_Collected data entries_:
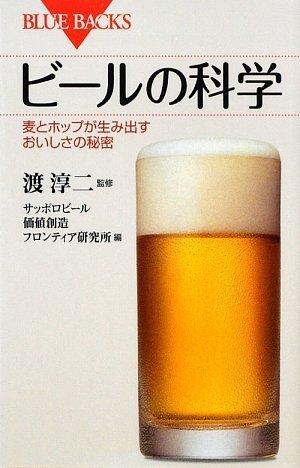 ビールの科学 (ブルーバックス)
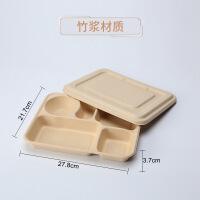 【家装节 夏季狂欢】一次性纸浆餐盒沙拉盒子环保可降解饭盒寿司盒轻食健身外卖打包盒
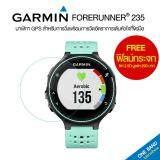 พระนครศรีอยุธยา Garmin Forerunner® 235 (One-Band)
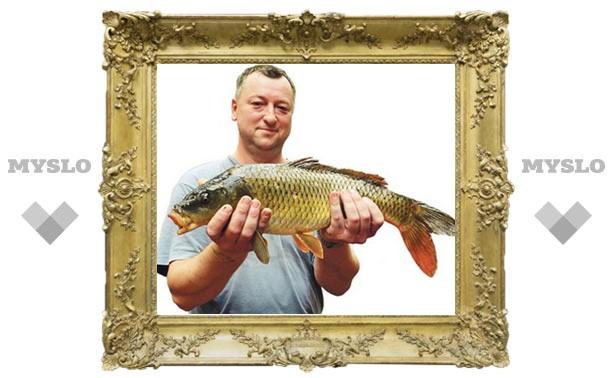 Туляк поймал золотую рыбку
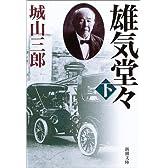 雄気堂々 (下) (新潮文庫)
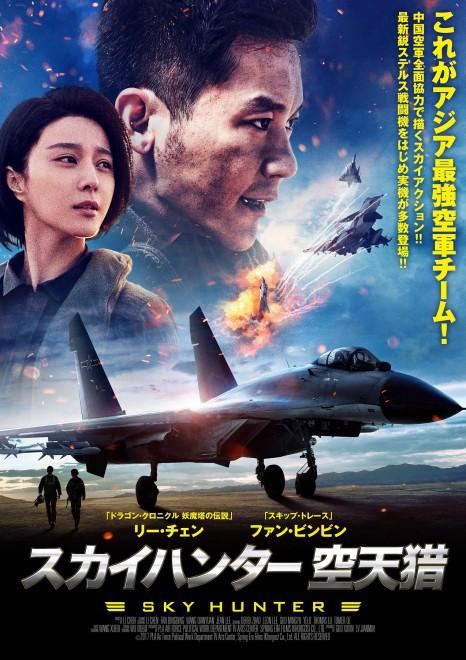 【9月22日(土)上映開始】『スカイハンター空天?』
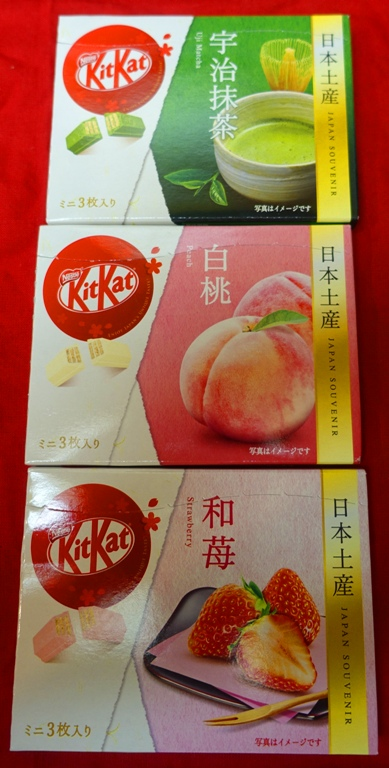kitkat, flavors, Japan, Japanese, snacks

_What is being asked_:
Would you set down the entries exactly as given, minus their pictures?

_Answer section_:
 ビールの科学 (ブルーバックス)
 【家装节 夏季狂欢】一次性纸浆餐盒沙拉盒子环保可降解饭盒寿司盒轻食健身外卖打包盒
 พระนครศรีอยุธยา Garmin Forerunner® 235 (One-Band)
 Туляк поймал золотую рыбку
 雄気堂々 (下) (新潮文庫)
 【9月22日(土)上映開始】『スカイハンター空天?』
kitkat, flavors, Japan, Japanese, snacks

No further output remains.